[EXERCISE DESCRIPTION] Turn the rows below into a numbered list, leaving out the blank lines.

[RECORDS PROVIDED]
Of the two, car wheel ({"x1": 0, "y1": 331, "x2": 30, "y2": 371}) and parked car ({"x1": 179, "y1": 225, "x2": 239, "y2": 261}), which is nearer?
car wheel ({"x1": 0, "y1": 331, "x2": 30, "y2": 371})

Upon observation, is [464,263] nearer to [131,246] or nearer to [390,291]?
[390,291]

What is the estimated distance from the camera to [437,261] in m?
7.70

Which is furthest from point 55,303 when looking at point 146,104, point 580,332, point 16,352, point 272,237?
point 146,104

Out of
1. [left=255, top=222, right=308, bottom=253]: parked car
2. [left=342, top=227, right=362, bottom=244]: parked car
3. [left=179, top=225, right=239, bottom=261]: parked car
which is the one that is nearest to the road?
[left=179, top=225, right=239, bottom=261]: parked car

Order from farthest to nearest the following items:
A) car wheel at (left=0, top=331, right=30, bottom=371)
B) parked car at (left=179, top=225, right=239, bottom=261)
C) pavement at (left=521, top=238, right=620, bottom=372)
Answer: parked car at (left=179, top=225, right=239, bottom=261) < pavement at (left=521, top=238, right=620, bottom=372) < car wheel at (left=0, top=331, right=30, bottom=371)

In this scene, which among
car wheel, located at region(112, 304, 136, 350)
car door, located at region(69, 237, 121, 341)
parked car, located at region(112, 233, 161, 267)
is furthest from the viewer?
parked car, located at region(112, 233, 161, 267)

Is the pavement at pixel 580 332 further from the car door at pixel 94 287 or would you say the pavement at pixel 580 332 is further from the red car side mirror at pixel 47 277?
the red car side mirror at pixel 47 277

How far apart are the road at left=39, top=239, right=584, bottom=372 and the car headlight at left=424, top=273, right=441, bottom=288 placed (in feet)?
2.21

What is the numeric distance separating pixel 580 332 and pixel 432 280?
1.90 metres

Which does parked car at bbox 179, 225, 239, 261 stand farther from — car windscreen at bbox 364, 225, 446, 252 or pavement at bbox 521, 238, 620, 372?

[RIGHT ANSWER]
1. Of the two, car wheel ({"x1": 0, "y1": 331, "x2": 30, "y2": 371}) and parked car ({"x1": 179, "y1": 225, "x2": 239, "y2": 261}), which is nearer?
2. car wheel ({"x1": 0, "y1": 331, "x2": 30, "y2": 371})
3. Upon observation, is [464,263] nearer to [131,246] or nearer to [390,291]?
4. [390,291]
5. What is the estimated distance from the camera to [437,261] in m?
6. 7.70
7. Which is furthest from point 55,303 when looking at point 146,104, point 580,332, point 16,352, point 272,237?
8. point 146,104
9. Out of
10. 1. [left=255, top=222, right=308, bottom=253]: parked car
11. 2. [left=342, top=227, right=362, bottom=244]: parked car
12. 3. [left=179, top=225, right=239, bottom=261]: parked car
13. which is the one that is nearest to the road?
14. [left=179, top=225, right=239, bottom=261]: parked car
15. Order from farthest to nearest the following items:
16. A) car wheel at (left=0, top=331, right=30, bottom=371)
17. B) parked car at (left=179, top=225, right=239, bottom=261)
18. C) pavement at (left=521, top=238, right=620, bottom=372)
19. Answer: parked car at (left=179, top=225, right=239, bottom=261) < pavement at (left=521, top=238, right=620, bottom=372) < car wheel at (left=0, top=331, right=30, bottom=371)
20. In this scene, which among
21. car wheel, located at region(112, 304, 136, 350)
22. car door, located at region(69, 237, 121, 341)
23. parked car, located at region(112, 233, 161, 267)
24. is furthest from the viewer?
25. parked car, located at region(112, 233, 161, 267)
26. Is the pavement at pixel 580 332 further from the car door at pixel 94 287 or would you say the pavement at pixel 580 332 is further from the red car side mirror at pixel 47 277?
27. the red car side mirror at pixel 47 277
28. How far apart are the road at left=39, top=239, right=584, bottom=372 and the car headlight at left=424, top=273, right=441, bottom=288 placed (in feet)?
29. 2.21
30. What is the numeric distance separating pixel 580 332 and pixel 432 280?
31. 1.90 metres
32. Which does parked car at bbox 179, 225, 239, 261 stand farther from — car windscreen at bbox 364, 225, 446, 252 or pavement at bbox 521, 238, 620, 372?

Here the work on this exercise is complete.